# Image Captioning
Generate descriptive captions for images using multimodal models.

In [None]:
def generate_image_caption(model, encoded_image):
    """Generate a descriptive caption for an image."""
    prompt = "Please provide a detailed description of this image."
    return send_multimodal_query(model, encoded_image, prompt)
# Example usage
caption = generate_image_caption(model, encoded_image)
print("Image Caption:", caption)

# Image Processing
Basic image processing and encoding for multimodal applications.

In [None]:
import base64
from PIL import Image
from io import BytesIO
def encode_image(image_path):
    """Convert image to base64 for model input."""
    with open(image_path, "rb") as image_file:
        encoded_string = base64.b64encode(image_file.read()).decode('utf-8')
    return encoded_string
def process_image(image_path, target_size=(224, 224)):
    """Process image for model input."""
    image = Image.open(image_path)
    image = image.resize(target_size)
    return image
# Example usage
image_path = "example.jpg"
encoded_image = encode_image(image_path)
processed_image = process_image(image_path)

# Multimodal model setup	
Basic setup for working with multimodal AI models using IBM watsonx.ai platform.

In [None]:
from ibm_watsonx_ai import Credentials
from ibm_watsonx_ai.foundation_models import ModelInference
from ibm_watsonx_ai.foundation_models.schema import TextChatParameters
credentials = Credentials(
    url="https://us-south.ml.cloud.ibm.com",
)
params = TextChatParameters(
    temperature=0.2,
    top_p=0.5,
    max_tokens=2000
)
model = ModelInference(
    model_id="meta-llama/llama-3-2-90b-vision-instruct",
    credentials=credentials,
    project_id="skills-network",
    params=params
)

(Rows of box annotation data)
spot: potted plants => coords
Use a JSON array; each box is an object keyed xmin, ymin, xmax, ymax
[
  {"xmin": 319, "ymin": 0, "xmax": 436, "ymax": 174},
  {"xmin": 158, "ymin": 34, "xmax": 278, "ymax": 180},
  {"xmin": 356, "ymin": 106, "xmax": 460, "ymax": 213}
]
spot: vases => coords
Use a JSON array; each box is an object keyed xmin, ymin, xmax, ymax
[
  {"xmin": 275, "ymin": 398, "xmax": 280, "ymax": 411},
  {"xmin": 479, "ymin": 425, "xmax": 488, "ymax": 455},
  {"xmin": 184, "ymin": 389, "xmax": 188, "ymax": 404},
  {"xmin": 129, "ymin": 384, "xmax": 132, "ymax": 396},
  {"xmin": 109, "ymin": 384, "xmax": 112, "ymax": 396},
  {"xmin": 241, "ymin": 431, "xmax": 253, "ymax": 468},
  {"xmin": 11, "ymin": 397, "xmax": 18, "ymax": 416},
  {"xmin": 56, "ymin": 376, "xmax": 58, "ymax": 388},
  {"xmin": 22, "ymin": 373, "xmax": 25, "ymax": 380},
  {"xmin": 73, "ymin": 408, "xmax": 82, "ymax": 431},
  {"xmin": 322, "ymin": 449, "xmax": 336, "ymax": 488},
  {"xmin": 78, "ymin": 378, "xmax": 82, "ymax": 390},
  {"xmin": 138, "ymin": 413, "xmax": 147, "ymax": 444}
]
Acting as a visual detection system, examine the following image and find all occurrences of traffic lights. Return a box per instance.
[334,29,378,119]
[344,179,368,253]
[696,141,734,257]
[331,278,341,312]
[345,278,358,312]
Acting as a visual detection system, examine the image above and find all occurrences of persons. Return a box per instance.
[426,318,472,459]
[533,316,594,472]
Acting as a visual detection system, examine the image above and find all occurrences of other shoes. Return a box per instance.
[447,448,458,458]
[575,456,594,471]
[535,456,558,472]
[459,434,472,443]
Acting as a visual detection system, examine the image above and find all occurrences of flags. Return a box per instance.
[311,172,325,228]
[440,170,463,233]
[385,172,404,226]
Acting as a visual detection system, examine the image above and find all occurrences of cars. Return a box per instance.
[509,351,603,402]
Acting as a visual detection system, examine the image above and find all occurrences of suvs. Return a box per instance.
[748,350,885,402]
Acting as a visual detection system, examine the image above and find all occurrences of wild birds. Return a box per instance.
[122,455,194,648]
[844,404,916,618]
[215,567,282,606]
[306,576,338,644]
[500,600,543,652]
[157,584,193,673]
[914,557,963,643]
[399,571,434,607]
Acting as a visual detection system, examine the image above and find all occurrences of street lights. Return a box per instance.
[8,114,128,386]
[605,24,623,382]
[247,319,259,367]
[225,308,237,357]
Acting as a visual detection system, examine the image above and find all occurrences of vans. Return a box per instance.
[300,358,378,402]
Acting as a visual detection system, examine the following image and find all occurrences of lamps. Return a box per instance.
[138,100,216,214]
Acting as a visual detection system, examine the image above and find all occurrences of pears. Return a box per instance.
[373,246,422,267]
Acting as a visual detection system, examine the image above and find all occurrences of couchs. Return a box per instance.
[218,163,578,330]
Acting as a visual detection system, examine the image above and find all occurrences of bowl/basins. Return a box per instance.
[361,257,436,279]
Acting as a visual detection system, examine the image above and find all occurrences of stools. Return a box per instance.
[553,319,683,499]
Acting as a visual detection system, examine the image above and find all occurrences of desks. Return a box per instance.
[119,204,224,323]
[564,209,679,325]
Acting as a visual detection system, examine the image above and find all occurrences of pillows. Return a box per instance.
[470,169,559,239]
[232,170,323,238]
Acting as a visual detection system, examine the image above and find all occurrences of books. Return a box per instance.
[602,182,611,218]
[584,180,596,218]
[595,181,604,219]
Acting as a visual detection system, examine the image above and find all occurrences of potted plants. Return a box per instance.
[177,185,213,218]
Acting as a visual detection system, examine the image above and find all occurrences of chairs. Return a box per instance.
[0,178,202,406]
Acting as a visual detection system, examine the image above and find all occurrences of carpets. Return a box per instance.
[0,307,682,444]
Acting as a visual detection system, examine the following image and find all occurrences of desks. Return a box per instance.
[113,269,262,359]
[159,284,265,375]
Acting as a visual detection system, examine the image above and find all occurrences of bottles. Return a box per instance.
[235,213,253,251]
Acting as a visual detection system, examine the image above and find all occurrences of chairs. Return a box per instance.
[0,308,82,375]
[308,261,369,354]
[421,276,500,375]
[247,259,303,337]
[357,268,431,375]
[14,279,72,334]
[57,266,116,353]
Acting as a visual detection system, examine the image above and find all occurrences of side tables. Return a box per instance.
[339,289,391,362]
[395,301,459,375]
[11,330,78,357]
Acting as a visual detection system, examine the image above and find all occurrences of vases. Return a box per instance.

▸ Job A: Copy out the multimodal notebook between "return encoded_string" and "image = Image.open(image_path)", inclusive, updating "process_image" to "prepare_image".
▸ Job B: In the multimodal notebook, which model ID is passed to ModelInference?

▸ Full response A:
return encoded_string
def prepare_image(image_path, target_size=(224, 224)):
    """Process image for model input."""
    image = Image.open(image_path)

▸ Full response B: meta-llama/llama-3-2-90b-vision-instruct